Pangsa pasar meningkat karena ada permintaan dari konsumen yang berpotensi sebagai dampak industri besar-besaran. Secara faktual bahwa seluruh lapisan masyarakat sangat menggemari berbagai jenis kendaraan. Bagi kalangan masyarakat menengah ke bawah kendaraan roda 2 menjadi primadona. Antusiasme masyarakat desa tercermin, apabila pihak perusahaan kendaraan mengeluarkan tipe model terbaru yang bisa berganti menyesuaikan tren yang berkembang saat itu. Kalangan menengah mencoba sedikit demi sedikit merangkak mencicil dana pertama sebagai angsuran memiliki roda empat yang apabila sudah memenuhi persyaratan leasing maka diajukannya kredit mobil sebagai modalitas setelah kendaraan roda dua. Pemandangan serupa tidak kalah menariknya bagi kalangan atas karena kalangan dibawahnya sudah mendominasi wilayah kepemilikan stratanya. Mau tidak mau pada akhirnya meng-upgrade kondisi mobilnya baik dari kemampuan kapasitas mesin ataupun mereknya. Seharusnya masyarakat juga memikirkan agar tidak selalu tergantung dengan kendaraan bermotor dan mengikuti aliran tren otomotif yang hadir di layar kaca. Coba renungkan kembali, di negara pembuatnya (Jepang), masyarakatnya lebih setia dengan bersepeda. Bahkan sekaliber prosfesor pun masih setia dengan budaya sepeda meski hanya untuk jarak dekat. Pada prinsipnya mereka tidak terlalu ingin hidup dengan penuh gaya konsumtif seperti di negara kita, tidak hanya itu cara memandang tingkat strata masyarkat tidak hanya keberhasilan materi yang dicapai melainkan sisi kebagaiaan yang mereka inginkan, sedangkan untuk bahagia mereka tidak melalui cara hidup yang penuh kemewahan, itu potret masyarakat Jepang yang dikategorikan negara maju.

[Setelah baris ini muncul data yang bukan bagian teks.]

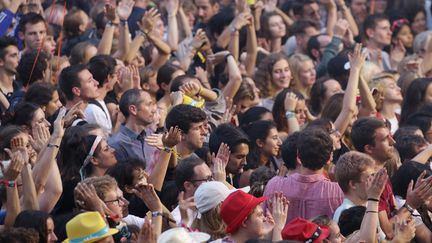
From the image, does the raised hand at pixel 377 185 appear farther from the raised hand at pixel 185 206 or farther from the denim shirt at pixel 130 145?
the denim shirt at pixel 130 145

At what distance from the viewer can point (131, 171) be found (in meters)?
9.96

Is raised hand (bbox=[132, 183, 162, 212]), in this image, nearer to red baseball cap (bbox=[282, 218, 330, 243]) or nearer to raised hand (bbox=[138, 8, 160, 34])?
red baseball cap (bbox=[282, 218, 330, 243])

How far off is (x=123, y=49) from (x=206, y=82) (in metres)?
0.89

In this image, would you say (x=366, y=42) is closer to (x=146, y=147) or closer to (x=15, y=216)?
(x=146, y=147)

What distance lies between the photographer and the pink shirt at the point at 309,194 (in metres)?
9.59

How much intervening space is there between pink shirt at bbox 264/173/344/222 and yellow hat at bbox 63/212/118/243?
178cm

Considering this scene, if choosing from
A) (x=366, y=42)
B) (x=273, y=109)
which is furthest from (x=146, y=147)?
(x=366, y=42)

Pertemanan saya di facebook sebagai penggemar sepeda, dapat mengubah cara berfikir. Bahwa tidak selamanya mesin itu membuat kita lebih mudah, bahkan berpotensi menjadi sampah perkotaan. Di kota-kota besar seperti Jakarta sangat jalan raya didominasi berbagai kendaraan yang melintas. Begitu ramainya kota-kota besar di pulau jawa juga terjadi hal serupa semaikin tahun jumlahnya seakan menjamur. Keadaan seperti ini, berpotensi wilayah kabupaten di seluruh Pulau Jawa akan terjadi permasalahan sosial yang diakibatkan karena dampak budaya berotomotif ria dari semua kalangan masyarakat. Akibatnya akses jalan raya semakin dipenuhi banyaknya pengguna kendaraan. Status sebagai pelajar semakin mudah memiliki sepeda motor, karena tren menggunakan sepeda motor ke sekolah sudah mulai ditahun 2000-an. Bayangkan saja apabila setiap satu sekolah berjumlah 1000 siswa. Apabila 75% menggunakan kendaraan roda dua berarti sudah 750 motor yang keluar dari rumah. Sehingga puncak kemacetan terjadi pada saat pagi hari disaat aktivitas pelajar dan pekerja dimulai diwaktu yang sama. Selain itu terjadi pada sore hari hari di titik keramaian seperti di persimpangan atau jalur trafic light. Dampak lain yang dapat dirasakan mengenai buruknya kualitas udara yang berada di jalur kemacetan. Untuk alat ukur tingkat polusi di sudut perkotaan masih belum terpasang sehingga masyarakat juga tidak bisa mengakses secara realtime kondisi udara yang mereka hirup setiap melewati jalur kemacetan.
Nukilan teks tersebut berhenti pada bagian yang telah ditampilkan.